Gould, an avid student of America’s favorite pastime, baseball, applied evolutionary theory to explain why we haven’t seen a 400 hitter since Ted Williams last accomplished the feat in 1941. Did hitters simply become “less talented” (due to any of a number of reasons, including “less funding” for training hitters, or an increased emphasis on turning out better pitchers)? No, Gould tells us, to understand why there are no more 400 hitters in baseball:

…you have to use the same perspective of considering the full range of variation, rather than our usual false way of just looking at a single thing moving through time… What you have to do is re-conceptualize the whole problem in terms of variation, that is the full house, the full range of variation.

When you do that, you realize the following: The average batting average has never changed. It’s always been around 260. It fluctuates back and forth, but it stays around 260. And that’s not an absolute measure like running a mile or throwing a javelin; 260 is a balance between hitting and pitching. The fact that it’s stayed 260 only shows that the balance has been maintained. I say it’s been maintained as everyone has gotten better. Hitting’s gotten better. Pitching’s gotten better. Everything’s gotten better. The balance remains the same. Now as everything gets better, the variation shrinks. That’s all that happens. There’s a right wall of human limits based on how tall we are and our musculature. Nobody’s ever going to hit a ball a mile or pitch it 200 miles an hour.

▶ [Written task a]:
In the rows, from the line containing "From the camera's" through the end of the rows, write those lines out again with "nearer" changed to "closer" everywhere it appears, leaving all else the same.
The baseball passage and the rows are separate, unrelated material.

Data records
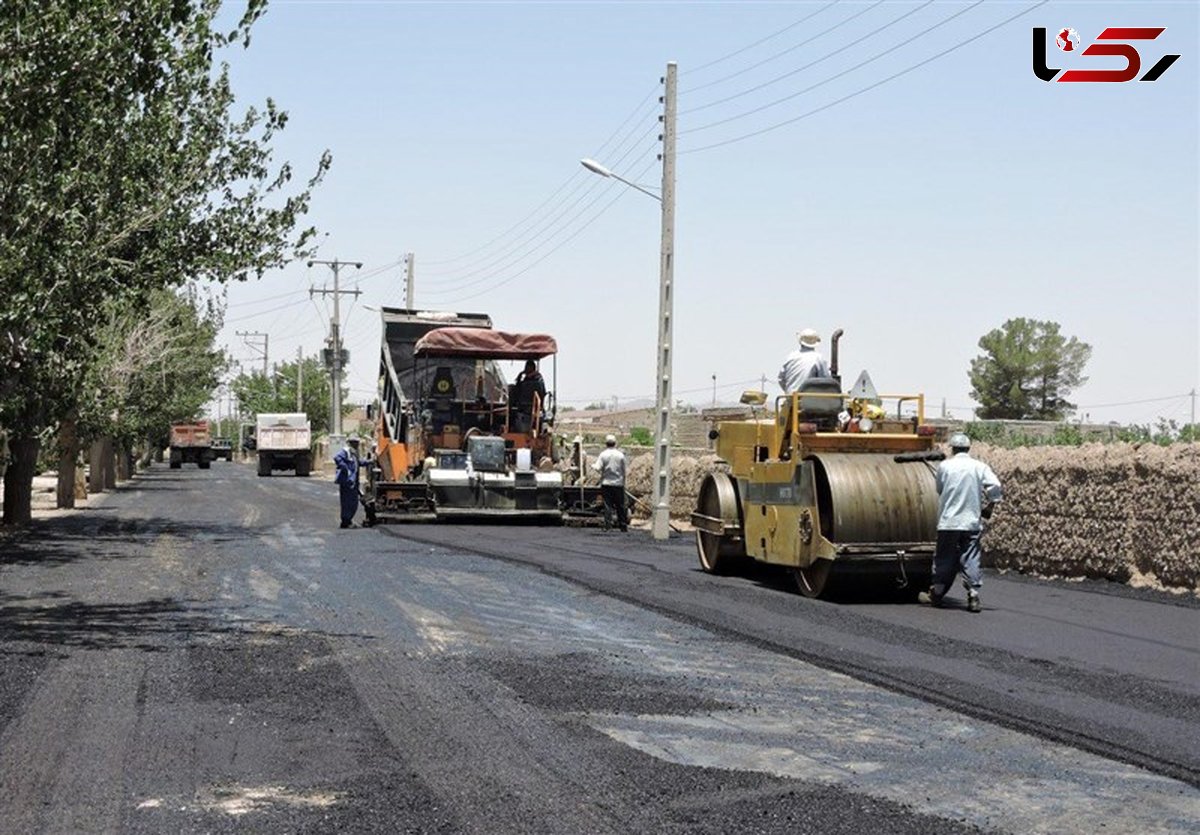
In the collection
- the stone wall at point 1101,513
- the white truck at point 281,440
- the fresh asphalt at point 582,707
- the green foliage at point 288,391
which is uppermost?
the green foliage at point 288,391

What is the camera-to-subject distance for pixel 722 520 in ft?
56.3

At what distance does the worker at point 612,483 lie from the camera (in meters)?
26.7

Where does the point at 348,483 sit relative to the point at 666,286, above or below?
below

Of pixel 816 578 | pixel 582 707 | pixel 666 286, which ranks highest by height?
pixel 666 286

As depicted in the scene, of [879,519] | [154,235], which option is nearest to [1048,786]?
[879,519]

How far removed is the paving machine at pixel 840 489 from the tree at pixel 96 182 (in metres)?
7.33

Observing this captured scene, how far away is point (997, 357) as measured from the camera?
7231 centimetres

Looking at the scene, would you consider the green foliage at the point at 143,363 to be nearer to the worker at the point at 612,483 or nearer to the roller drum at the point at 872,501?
the worker at the point at 612,483

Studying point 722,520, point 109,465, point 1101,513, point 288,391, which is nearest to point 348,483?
point 722,520

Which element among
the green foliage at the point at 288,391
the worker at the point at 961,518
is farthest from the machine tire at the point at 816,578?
the green foliage at the point at 288,391

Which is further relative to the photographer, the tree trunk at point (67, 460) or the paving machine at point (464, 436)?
the tree trunk at point (67, 460)

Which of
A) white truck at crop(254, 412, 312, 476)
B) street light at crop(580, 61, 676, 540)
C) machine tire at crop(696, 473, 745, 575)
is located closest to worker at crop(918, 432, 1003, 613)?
machine tire at crop(696, 473, 745, 575)

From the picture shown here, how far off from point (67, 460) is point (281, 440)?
34.3m

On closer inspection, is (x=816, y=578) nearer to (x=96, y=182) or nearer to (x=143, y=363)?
(x=96, y=182)
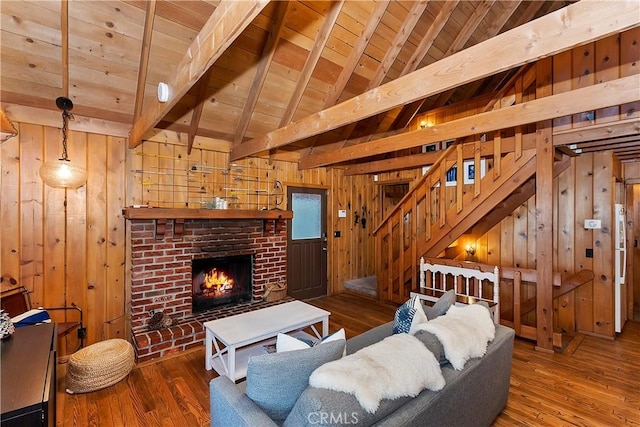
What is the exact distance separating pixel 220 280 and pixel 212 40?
10.6ft

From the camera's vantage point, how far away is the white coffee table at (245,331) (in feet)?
8.34

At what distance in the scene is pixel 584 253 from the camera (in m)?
3.82

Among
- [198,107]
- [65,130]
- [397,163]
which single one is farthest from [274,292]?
[65,130]

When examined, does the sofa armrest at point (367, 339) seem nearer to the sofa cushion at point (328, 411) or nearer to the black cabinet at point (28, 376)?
the sofa cushion at point (328, 411)

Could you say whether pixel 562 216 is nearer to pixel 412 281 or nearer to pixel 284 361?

▶ [Written task b]:
List each distinct number written in digits in the baseball passage.

▶ [Task answer a]:
From the camera's vantage point, how far away is the white coffee table at (245,331) (in feet)?
8.34

At what distance in the scene is pixel 584 253 from the camera (in m)?
3.82

Among
- [198,107]
- [65,130]
- [397,163]
which single one is farthest from [274,292]?
[65,130]

When examined, does the sofa armrest at point (367, 339) seem closer to the sofa cushion at point (328, 411) or closer to the black cabinet at point (28, 376)?
the sofa cushion at point (328, 411)

Could you say whether pixel 562 216 is closer to pixel 412 281 or closer to pixel 284 361?

▶ [Task answer b]:
400, 1941, 260, 200